Your response should consist solely of the lines from the one containing "order: Artiodactyla" through the final line of the entries, repeated exactly.

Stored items
>>>>

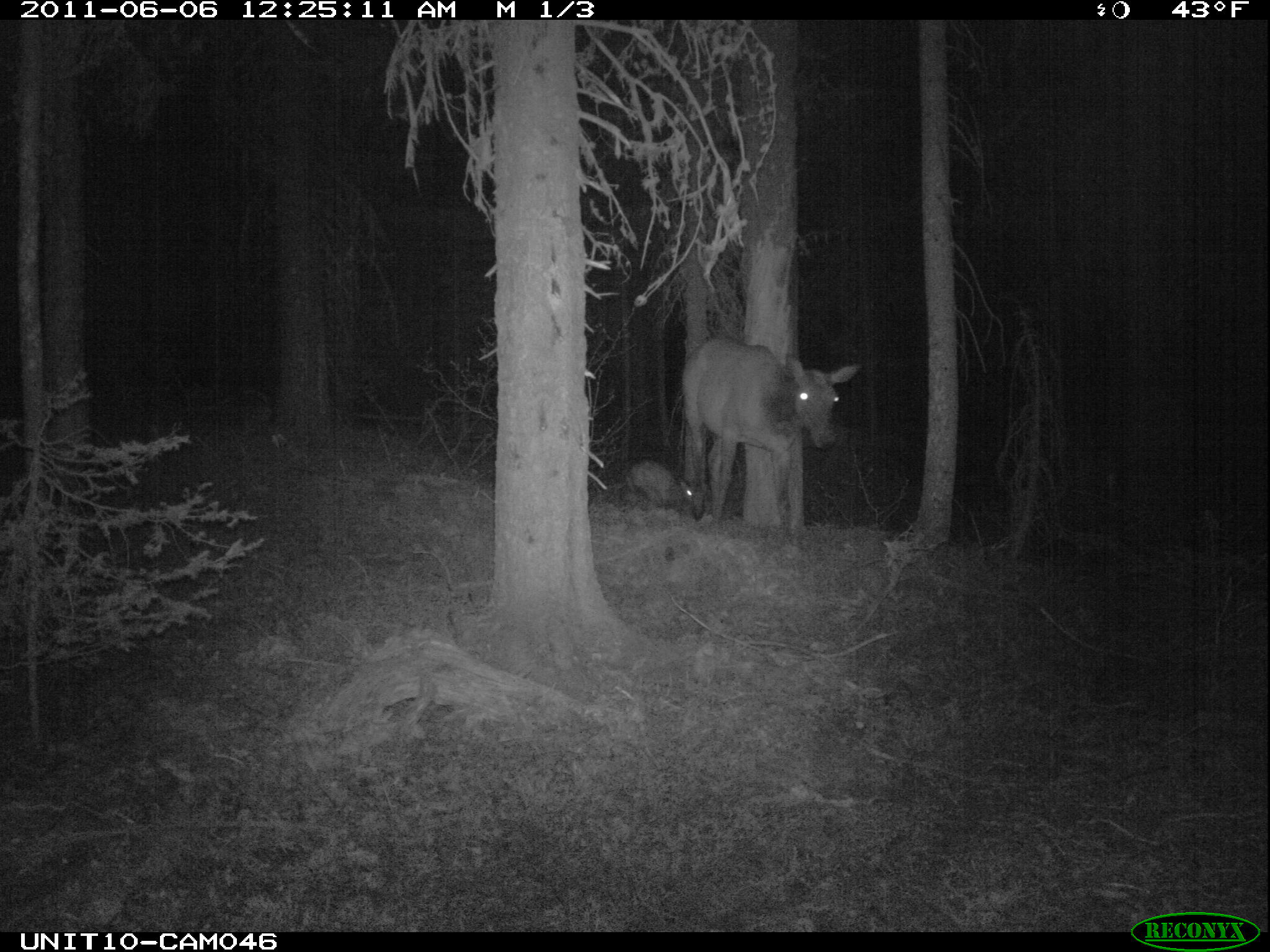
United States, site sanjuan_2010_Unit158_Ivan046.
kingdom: Animalia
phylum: Chordata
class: Mammalia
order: Artiodactyla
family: Cervidae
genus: Cervus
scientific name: Cervus elaphus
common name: red deer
Cervus elaphus (red deer).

<<<<

# Your response
order: Artiodactyla
family: Cervidae
genus: Cervus
scientific name: Cervus elaphus
common name: red deer
Cervus elaphus (red deer).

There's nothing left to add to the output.